Прибавлю еще к этому, что иногда и сам отец в праздники, когда был особенно благодушно настроен, любил собирать около себя всех чад и домочадцев и прочитывать что-нибудь из библийской или евангельской истории. Таковы были впечатления моей семейной и домашней обстановки в самые ранние мои годы.
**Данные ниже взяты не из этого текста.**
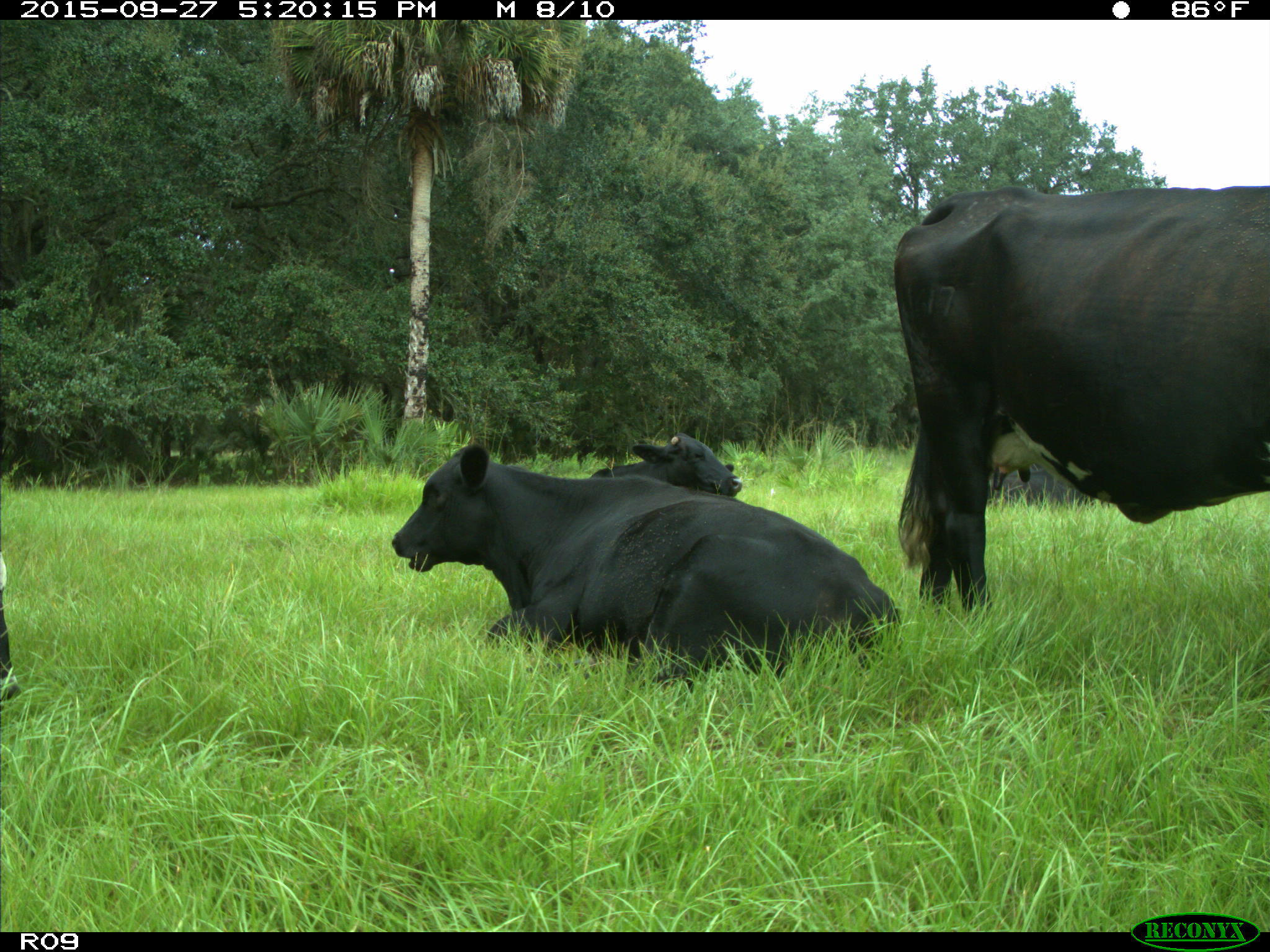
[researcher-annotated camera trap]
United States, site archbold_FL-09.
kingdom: Animalia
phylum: Chordata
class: Mammalia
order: Artiodactyla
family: Bovidae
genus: Bos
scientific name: Bos taurus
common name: domestic cow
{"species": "Bos taurus (domestic cow)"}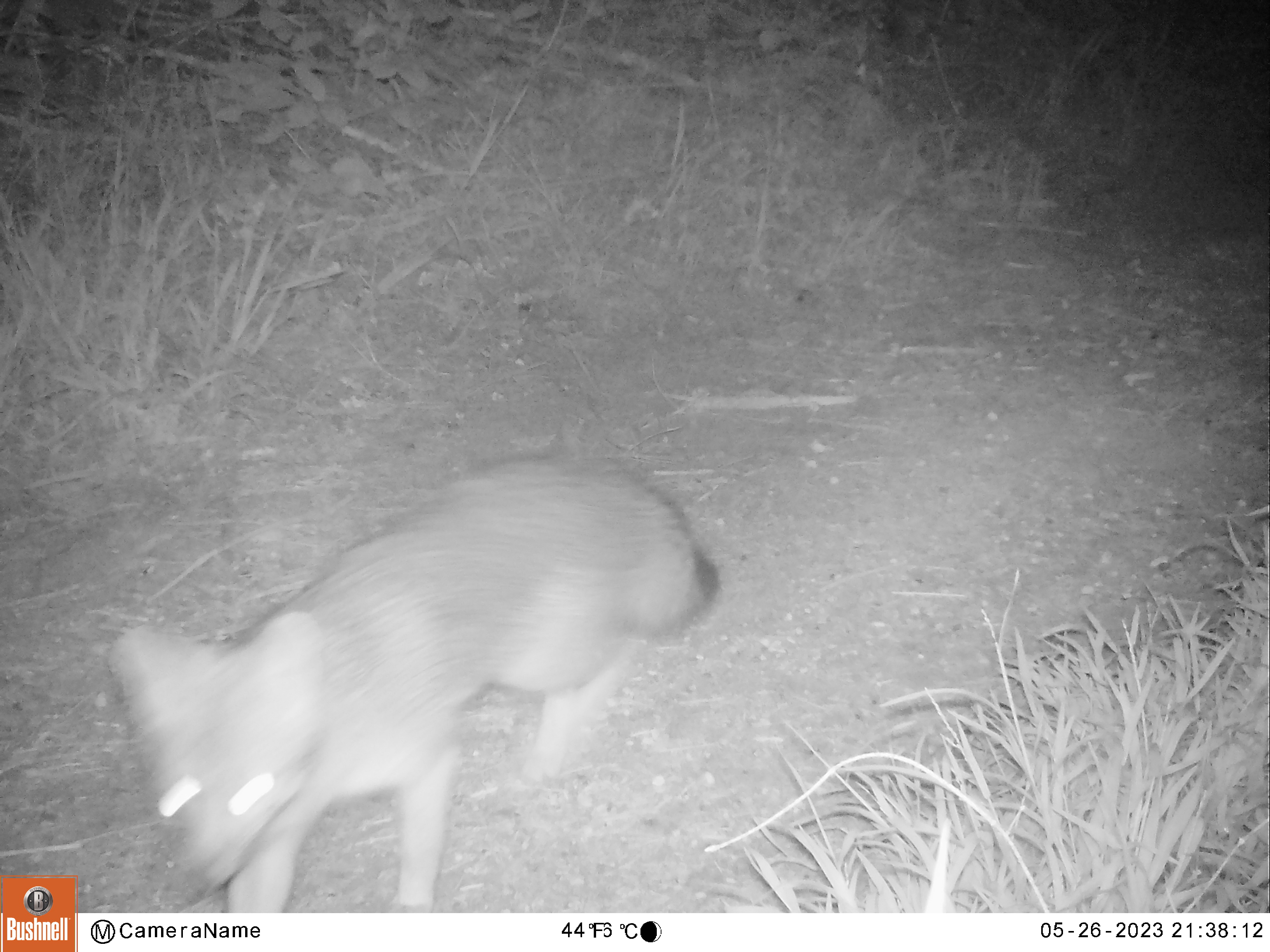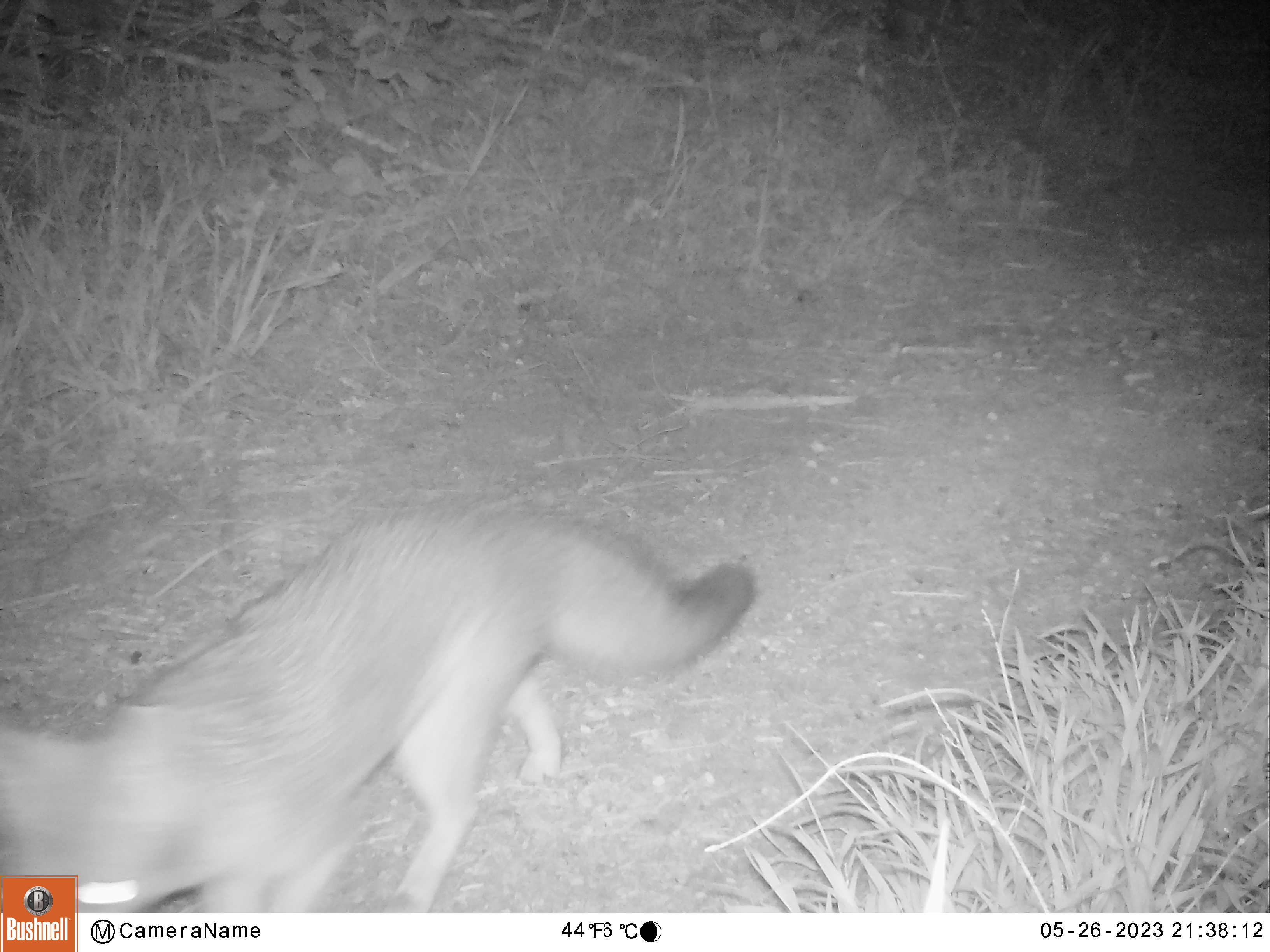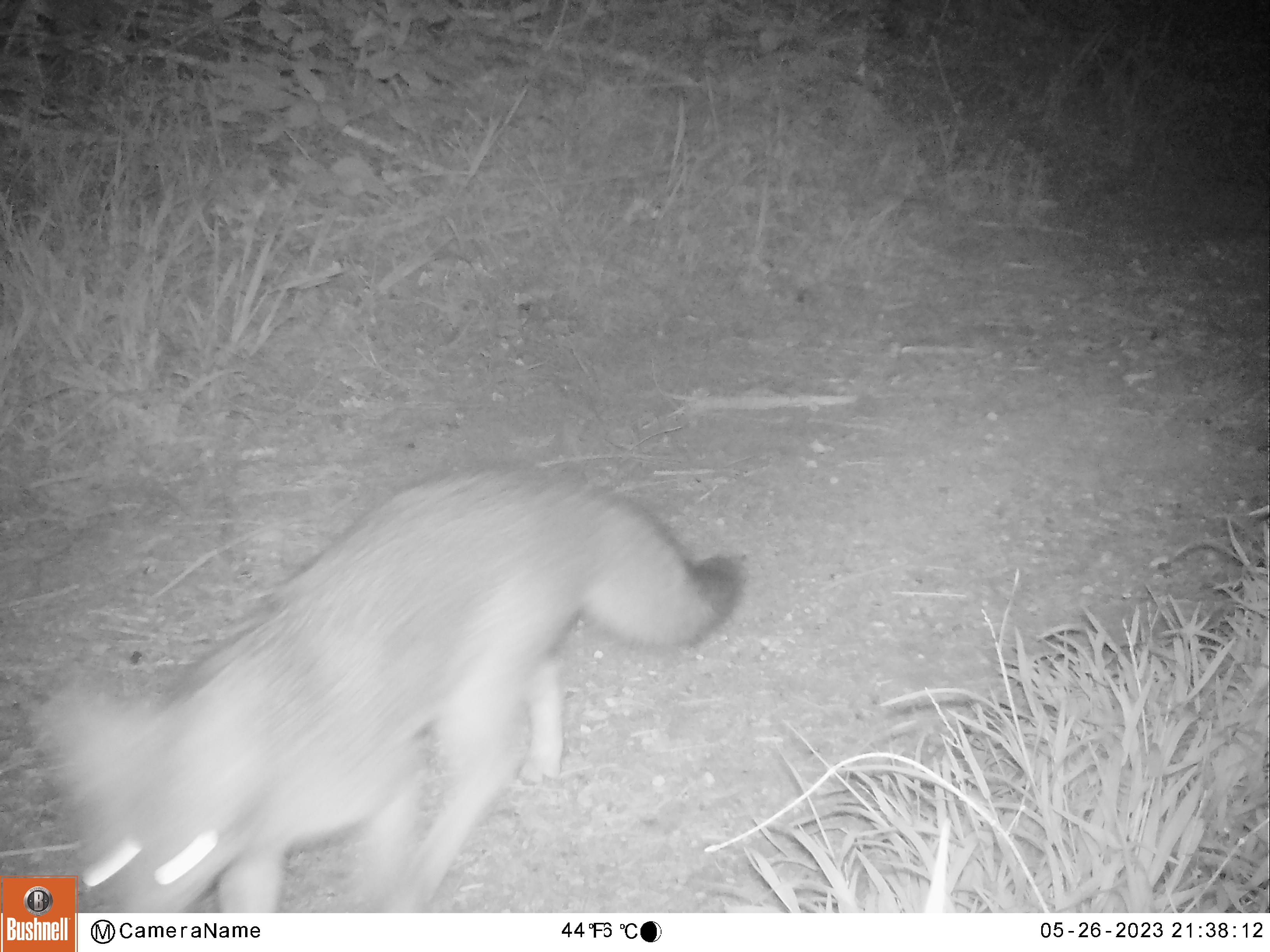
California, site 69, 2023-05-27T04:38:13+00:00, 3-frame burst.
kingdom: Animalia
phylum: Chordata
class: Mammalia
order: Carnivora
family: Canidae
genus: Urocyon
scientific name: Urocyon cinereoargenteus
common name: gray fox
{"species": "gray fox (Urocyon cinereoargenteus)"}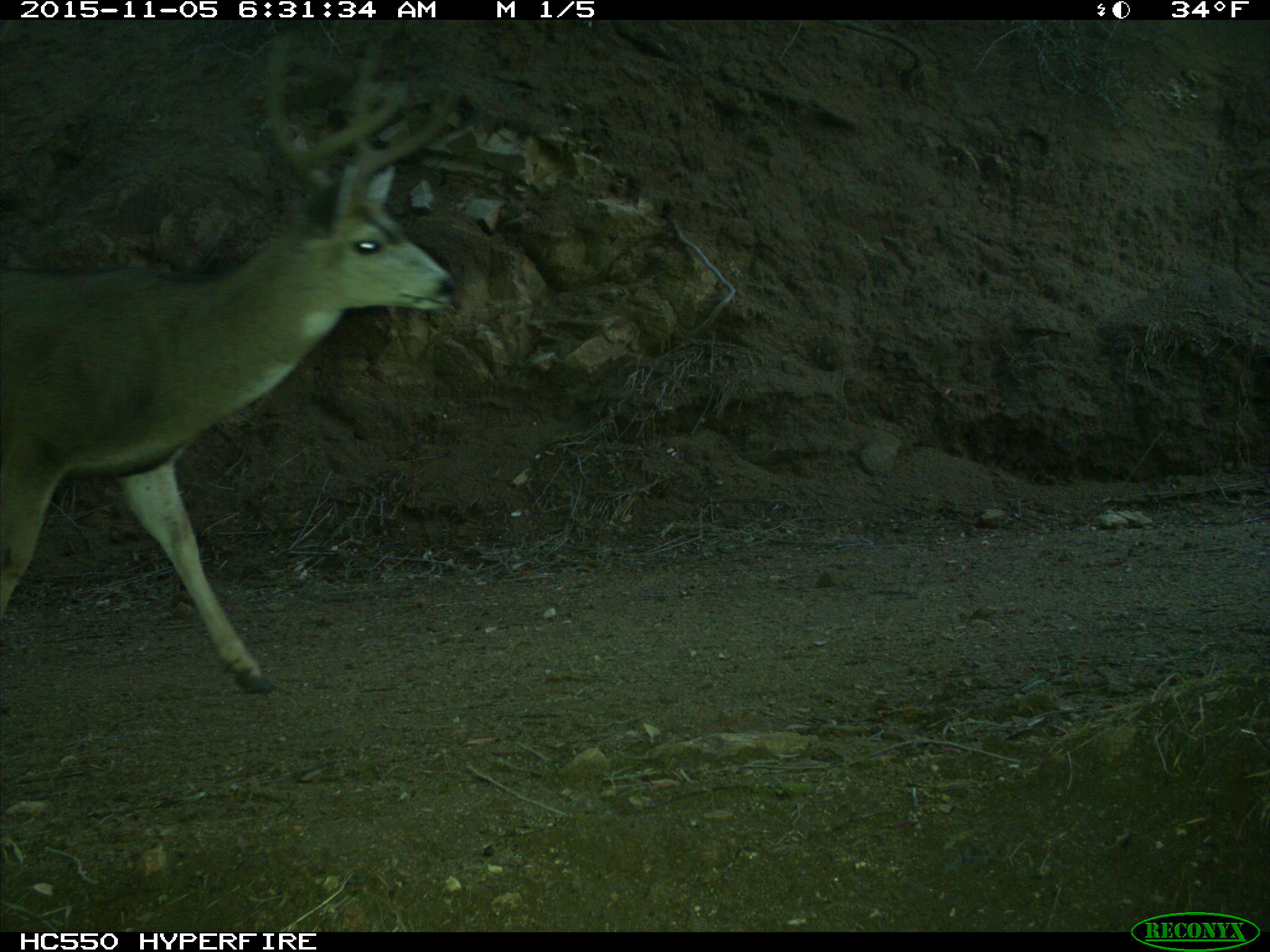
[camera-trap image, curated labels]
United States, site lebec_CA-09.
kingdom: Animalia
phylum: Chordata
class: Mammalia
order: Artiodactyla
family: Cervidae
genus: Odocoileus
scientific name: Odocoileus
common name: deer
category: unidentified deer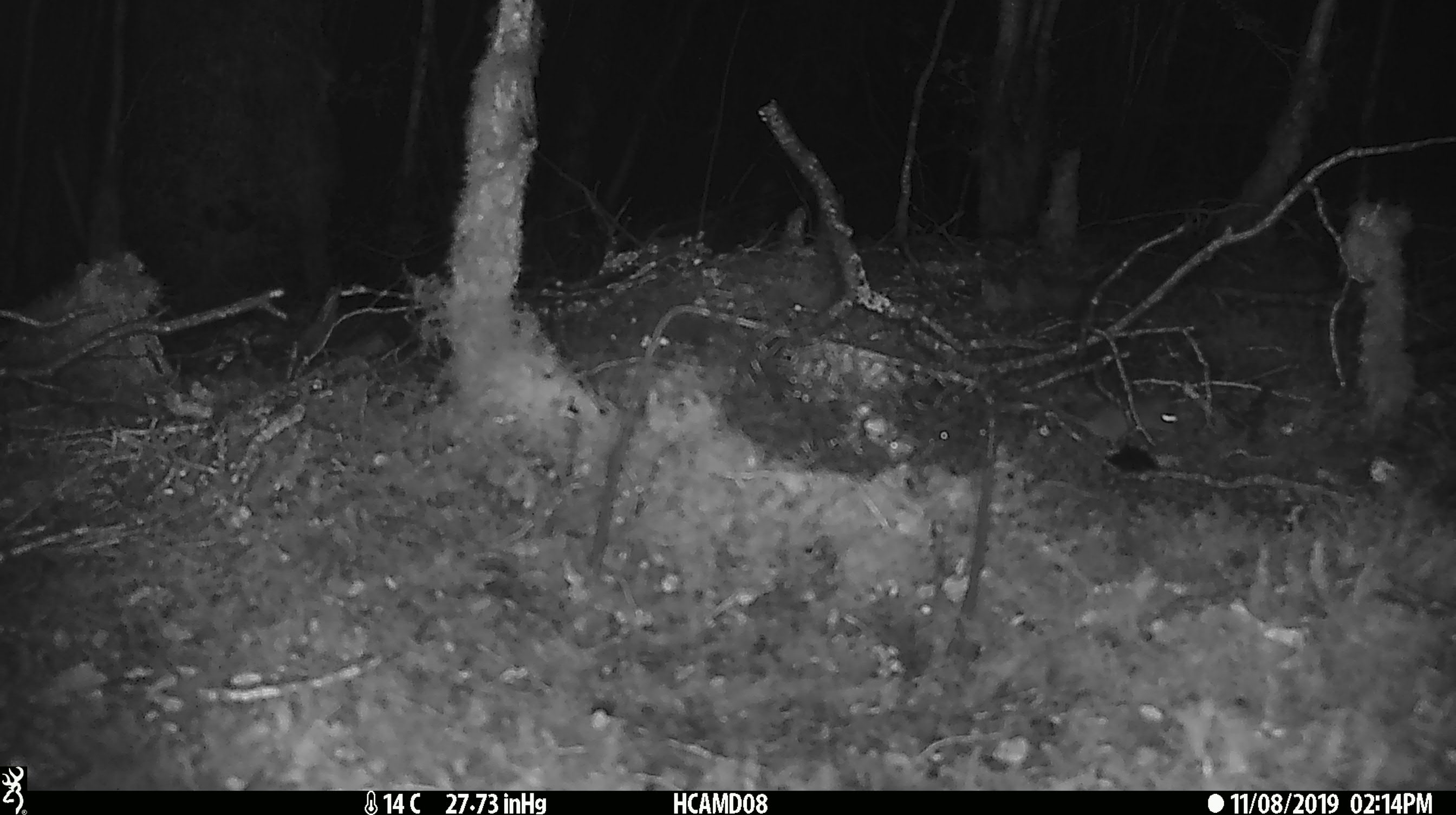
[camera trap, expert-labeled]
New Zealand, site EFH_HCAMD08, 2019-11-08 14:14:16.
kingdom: Animalia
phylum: Chordata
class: Mammalia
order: Rodentia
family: Muridae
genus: Mus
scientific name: Mus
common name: mouse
Mouse (Mus).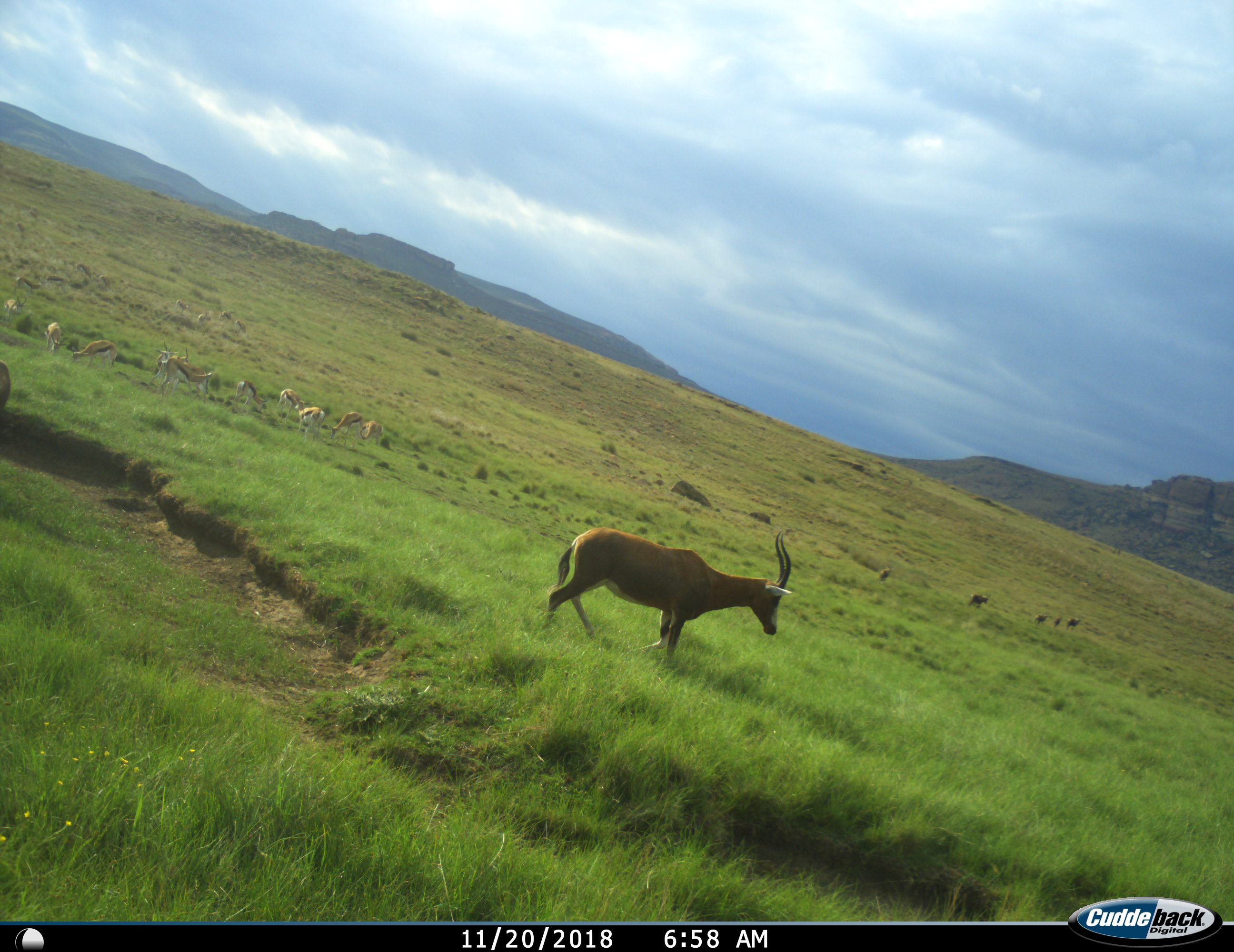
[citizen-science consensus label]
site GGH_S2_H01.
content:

К ним нужно прибавить и те, которые остались для меня неразрывно связанными с воспоминаниями о моих дедах. Более часто, конечно, ходил я к деду-дьякону, имевшему в городе маленький дом с большим вишневым садом. Я очень любил проводить в этом саду целые дни, весело болтая с своим добрым старым дедом, который любил подвыпить, отчего его природному благодушию не было конца. Так как сама бабка далеко не отличалась таким благодушием как относительно деда, так и меня, то мы с особенным удовольствием удалялись с дедом в чащу сада. Но особенно остался мне памятен этот сад по тем весенним вечерам, когда собирались здесь с товарищами под вишневыми кущами мои молодые дядья, в то время семинаристы, а впоследствии студенты, которые весело делились здесь своими впечатлениями и особенно хорошо пели хором, в чем принимал участие с особенным удовольствием и сам дед.
Не меньшее удовольствие доставляли мне поездки раза два в год к другому моему деду, по матери, бывшему священником в соседнем уездном городке. Если эти поездки были летние, сюда также собиралась семинарская и студенческая молодежь. Вместе с нею я ездил и по соседним селам к родственникам из духовенства, где время всегда проводилось так благодушно и весело, как это умеет делать самая зеленая молодость. Мне особенно помнится, что на меня сильное впечатление производила сельская природа, особенно на берегах Оки, и вообще вся сельская обстановка, которая в то время показывалась мне, очевидно, с наиболее светлой стороны.
Меня, маленького городского обывателя, жившего в то время все – же очень замкнутой жизнью, поражала деревня прежде всего своей поэтически-праздничной стороной, широким привольем полей, лесов и рек и благодушием своего обывателя, которое в этом случае совпадало с укладом нашей семьи.
Таким представляется мне мое самое раннее детство, насколько я могу припомнить, не омраченное ни одним особенно грустным и тяжелым воспоминанием из моей личной жизни. Это было детство, быть может, исключительно счастливое для того «доброго старого времени», когда сама религия являлась часто прикрытием грубых инстинктов и дикого произвола и деспотизма.